Combine them all together… Educated guess. When more info becomes available, The image can be made clearer.
The amount of written sources out there is amazing. Absolutely amazing. I studied european history and spent quite some time in archives. The amount of records that exist is insane.
You just need to be able to read medieval(or other) in whatever language was prominent in that area at the time, and that is really hard. I could only barely decipher some texts in an ancient version of my language and even then the grammatical structures are completely different.
So most people never see any of the REAL real sources, of which only snippets of translation or interpretation can be find in books and artices.
But the sources are insanely massive in number, finding them is the trouble.
They are making their best guess based on what other historians wrote down and other historical documentation. Modern history is easier because we have better documentation, but it is based on people’s accounts, which are sometimes inaccurate and biased. It is an informed guess, but it is still a guess.
A great example is Mario Antoinette, she is often portrayed as callous and uncaring. She was arguably extremely sheltered and unaware how bad things really were. She ended up serving as a symbol for all the evils the French revolution fought against and her history is colored by that.

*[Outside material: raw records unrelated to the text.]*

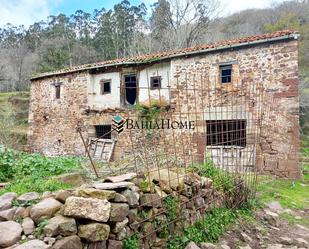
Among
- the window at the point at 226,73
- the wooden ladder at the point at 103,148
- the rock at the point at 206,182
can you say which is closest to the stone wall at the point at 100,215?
the rock at the point at 206,182

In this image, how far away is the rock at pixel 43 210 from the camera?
2.84m

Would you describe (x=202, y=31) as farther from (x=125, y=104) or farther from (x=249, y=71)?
(x=249, y=71)

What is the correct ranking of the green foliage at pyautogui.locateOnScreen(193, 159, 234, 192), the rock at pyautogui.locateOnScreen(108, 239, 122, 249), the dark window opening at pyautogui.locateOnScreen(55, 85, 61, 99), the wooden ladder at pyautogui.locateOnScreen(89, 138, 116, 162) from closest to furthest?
the rock at pyautogui.locateOnScreen(108, 239, 122, 249)
the green foliage at pyautogui.locateOnScreen(193, 159, 234, 192)
the wooden ladder at pyautogui.locateOnScreen(89, 138, 116, 162)
the dark window opening at pyautogui.locateOnScreen(55, 85, 61, 99)

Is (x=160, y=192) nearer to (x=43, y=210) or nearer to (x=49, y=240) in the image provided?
(x=43, y=210)

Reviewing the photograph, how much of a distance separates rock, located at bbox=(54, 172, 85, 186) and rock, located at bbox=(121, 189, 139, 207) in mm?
1360

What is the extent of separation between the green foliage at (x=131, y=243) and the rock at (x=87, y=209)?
48cm

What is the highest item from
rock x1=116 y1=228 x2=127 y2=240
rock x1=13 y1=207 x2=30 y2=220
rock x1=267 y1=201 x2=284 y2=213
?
rock x1=13 y1=207 x2=30 y2=220

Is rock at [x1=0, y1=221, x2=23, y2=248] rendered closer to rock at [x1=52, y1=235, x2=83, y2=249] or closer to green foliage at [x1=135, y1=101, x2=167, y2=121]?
rock at [x1=52, y1=235, x2=83, y2=249]

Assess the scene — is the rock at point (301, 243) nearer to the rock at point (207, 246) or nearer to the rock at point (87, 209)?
the rock at point (207, 246)

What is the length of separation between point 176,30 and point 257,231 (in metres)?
22.4

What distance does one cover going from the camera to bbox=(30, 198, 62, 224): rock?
2.84 metres

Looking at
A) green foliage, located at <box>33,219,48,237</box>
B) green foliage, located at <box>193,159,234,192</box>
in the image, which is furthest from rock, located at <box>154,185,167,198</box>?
green foliage, located at <box>33,219,48,237</box>

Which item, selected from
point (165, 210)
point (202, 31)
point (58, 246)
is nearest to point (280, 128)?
point (165, 210)

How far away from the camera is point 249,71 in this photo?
32.2 ft
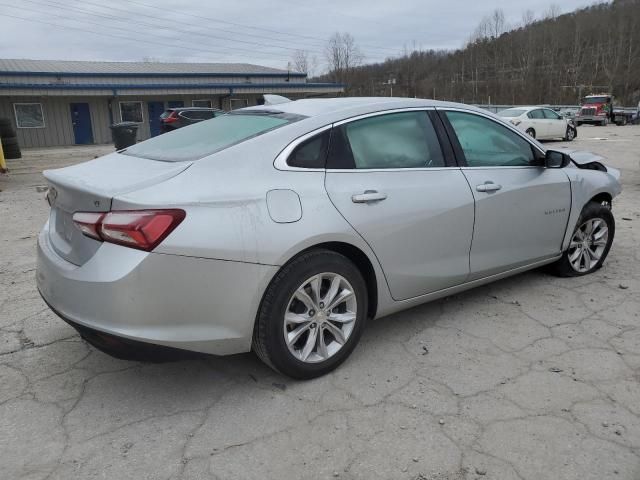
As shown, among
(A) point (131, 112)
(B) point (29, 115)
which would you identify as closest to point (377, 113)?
(B) point (29, 115)

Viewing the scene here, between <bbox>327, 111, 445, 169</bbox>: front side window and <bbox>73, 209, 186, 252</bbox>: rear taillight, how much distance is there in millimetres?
980

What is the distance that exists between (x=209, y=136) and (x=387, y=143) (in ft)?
3.61

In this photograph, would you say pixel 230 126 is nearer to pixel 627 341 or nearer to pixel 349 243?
pixel 349 243

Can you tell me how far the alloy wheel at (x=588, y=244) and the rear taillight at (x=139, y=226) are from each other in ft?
11.3

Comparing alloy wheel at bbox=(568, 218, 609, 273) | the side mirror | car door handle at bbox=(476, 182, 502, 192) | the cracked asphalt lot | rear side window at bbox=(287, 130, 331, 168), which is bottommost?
the cracked asphalt lot

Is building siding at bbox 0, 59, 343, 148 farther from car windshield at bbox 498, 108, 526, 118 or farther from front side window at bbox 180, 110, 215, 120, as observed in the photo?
car windshield at bbox 498, 108, 526, 118

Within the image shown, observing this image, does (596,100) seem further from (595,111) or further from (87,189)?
(87,189)

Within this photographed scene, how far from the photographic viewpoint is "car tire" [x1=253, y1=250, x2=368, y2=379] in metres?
2.61

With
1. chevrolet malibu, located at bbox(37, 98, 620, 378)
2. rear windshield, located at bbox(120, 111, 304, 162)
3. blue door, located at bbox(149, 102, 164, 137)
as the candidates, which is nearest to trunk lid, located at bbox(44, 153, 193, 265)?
chevrolet malibu, located at bbox(37, 98, 620, 378)

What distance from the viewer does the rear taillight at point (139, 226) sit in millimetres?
2303

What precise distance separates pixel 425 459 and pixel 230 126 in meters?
2.22

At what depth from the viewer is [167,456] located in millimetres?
2295

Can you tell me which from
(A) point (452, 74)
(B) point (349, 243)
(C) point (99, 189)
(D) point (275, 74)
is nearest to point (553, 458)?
(B) point (349, 243)

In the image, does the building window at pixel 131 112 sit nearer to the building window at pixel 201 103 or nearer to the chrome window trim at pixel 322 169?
the building window at pixel 201 103
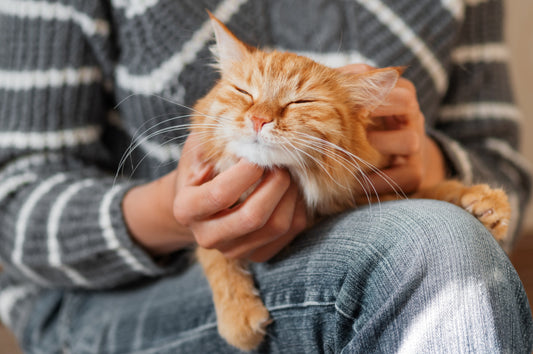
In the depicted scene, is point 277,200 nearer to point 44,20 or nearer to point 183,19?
point 183,19

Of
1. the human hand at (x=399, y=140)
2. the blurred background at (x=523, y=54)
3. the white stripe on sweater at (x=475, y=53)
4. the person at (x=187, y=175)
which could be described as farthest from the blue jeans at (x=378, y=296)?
the blurred background at (x=523, y=54)

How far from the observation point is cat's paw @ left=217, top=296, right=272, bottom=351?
759mm

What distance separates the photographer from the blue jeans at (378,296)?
0.54m

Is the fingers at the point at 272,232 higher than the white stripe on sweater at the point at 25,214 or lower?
higher

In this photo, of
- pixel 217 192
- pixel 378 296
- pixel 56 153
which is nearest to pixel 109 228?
pixel 56 153

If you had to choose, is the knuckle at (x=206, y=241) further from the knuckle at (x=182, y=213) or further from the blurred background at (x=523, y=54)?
the blurred background at (x=523, y=54)

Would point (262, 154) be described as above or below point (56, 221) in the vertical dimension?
above

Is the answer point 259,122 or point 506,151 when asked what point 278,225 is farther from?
point 506,151

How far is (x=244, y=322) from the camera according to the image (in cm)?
76

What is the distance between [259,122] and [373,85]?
0.22 meters

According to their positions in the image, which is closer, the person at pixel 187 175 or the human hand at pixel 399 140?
the person at pixel 187 175

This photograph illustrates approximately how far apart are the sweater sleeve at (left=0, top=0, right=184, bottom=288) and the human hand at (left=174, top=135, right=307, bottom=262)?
26cm

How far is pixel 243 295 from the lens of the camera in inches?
31.4

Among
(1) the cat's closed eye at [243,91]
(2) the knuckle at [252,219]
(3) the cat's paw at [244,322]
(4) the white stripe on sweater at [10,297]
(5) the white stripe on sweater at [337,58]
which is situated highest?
(5) the white stripe on sweater at [337,58]
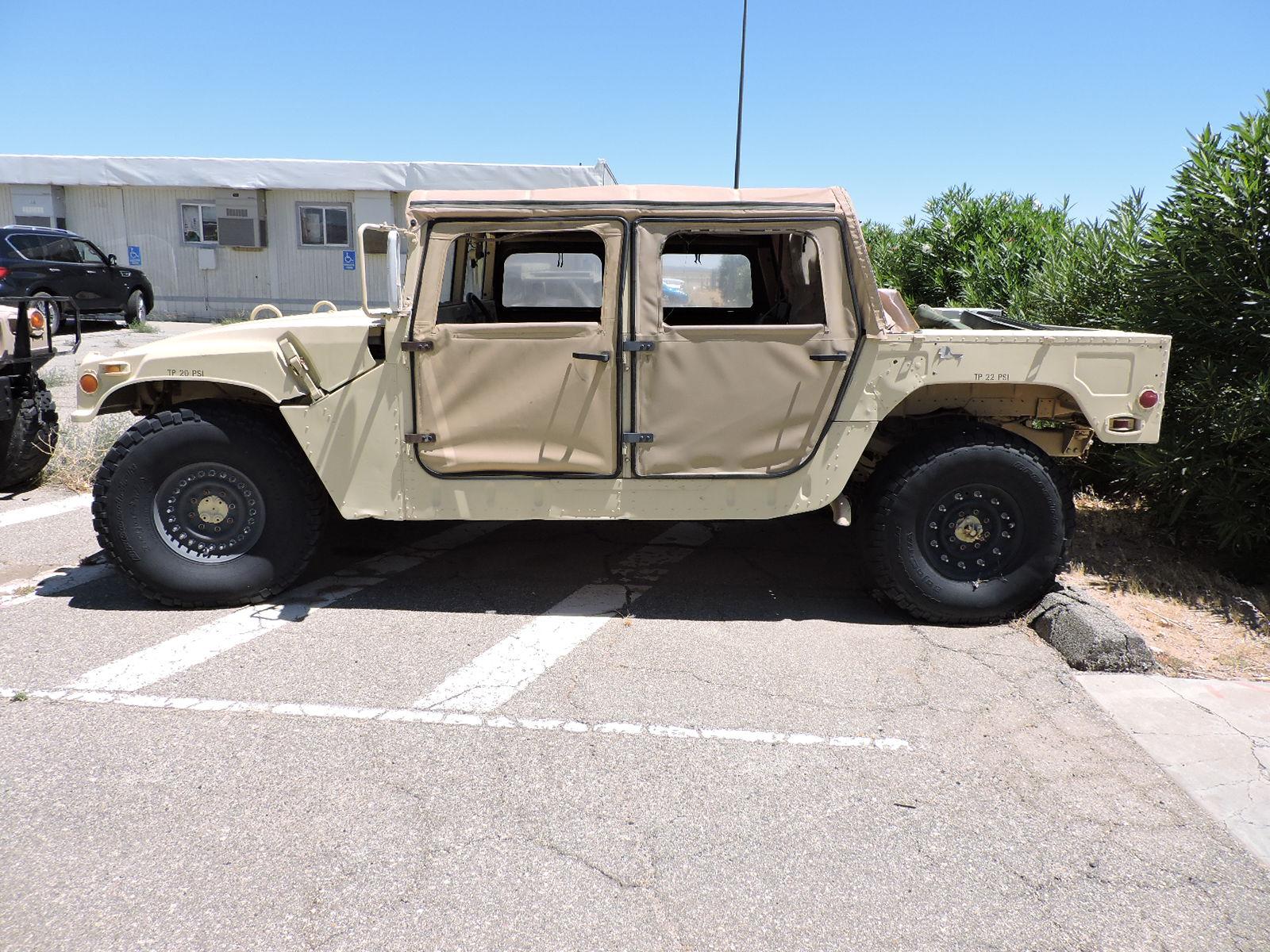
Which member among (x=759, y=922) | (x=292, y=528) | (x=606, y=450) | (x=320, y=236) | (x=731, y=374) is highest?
(x=320, y=236)

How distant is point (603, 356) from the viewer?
4.17 m

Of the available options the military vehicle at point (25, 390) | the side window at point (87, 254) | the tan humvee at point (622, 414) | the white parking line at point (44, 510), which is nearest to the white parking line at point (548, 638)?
the tan humvee at point (622, 414)

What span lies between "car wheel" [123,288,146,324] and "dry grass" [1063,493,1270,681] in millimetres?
17363

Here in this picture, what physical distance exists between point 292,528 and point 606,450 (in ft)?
5.04

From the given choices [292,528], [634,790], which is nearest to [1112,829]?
[634,790]

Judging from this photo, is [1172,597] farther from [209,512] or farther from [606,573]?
[209,512]

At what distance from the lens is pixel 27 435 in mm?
6324

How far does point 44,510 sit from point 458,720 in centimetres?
437

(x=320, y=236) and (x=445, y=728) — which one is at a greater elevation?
(x=320, y=236)

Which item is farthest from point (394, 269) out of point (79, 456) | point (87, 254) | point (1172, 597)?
point (87, 254)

Big events are usually well documented as easy to know happened. The exact roles and judgments placed on everyone in those events is a lot murkier.
Simple: “government” Bureaucracy
The more a civilisation used bureaucracy to keep things in order, the more we know about them.
It could be a religious scholars writing down and recording major events in their area, to a local tax collector keeping notes on who owes the local ruler what and when it needs to be paid. (especially if they paid in crops/cattle rather than gold.)
in other cases it’s mainly deductive investigation, filling in the blanks between what we know of a culture by what they left behind (pottery, wall paintings, remains)
History is not an empirical science. What that means is that historians can’t confirm their beliefs about the past but they still do their best to argue that they represent reality gone by by citing sources. One way to think about it is that there is no historian with a knowledge of the past, only reasonable beliefs. And then they contest each other’s views all the time, searching for meaningful lessons in each other’s writings.
Once you back far enough this is true. If all that we have to off of are Herodotus we can suspect that he embellished his writings because they were meant to be performed. People make careers out of deciphering what parts of these texts are true and what parts aren’t. Still, historians Will acknowledge that they don’t know something. Another thing historians use is real artifacts. We suspected that Homer’s stories of troy were mythical until the city of troy was discovered by archeologists. We can’t be certain what we teach is all true, but all the major events certainly are. If you dig into ancient history you will find that the vast majority of things are unknown.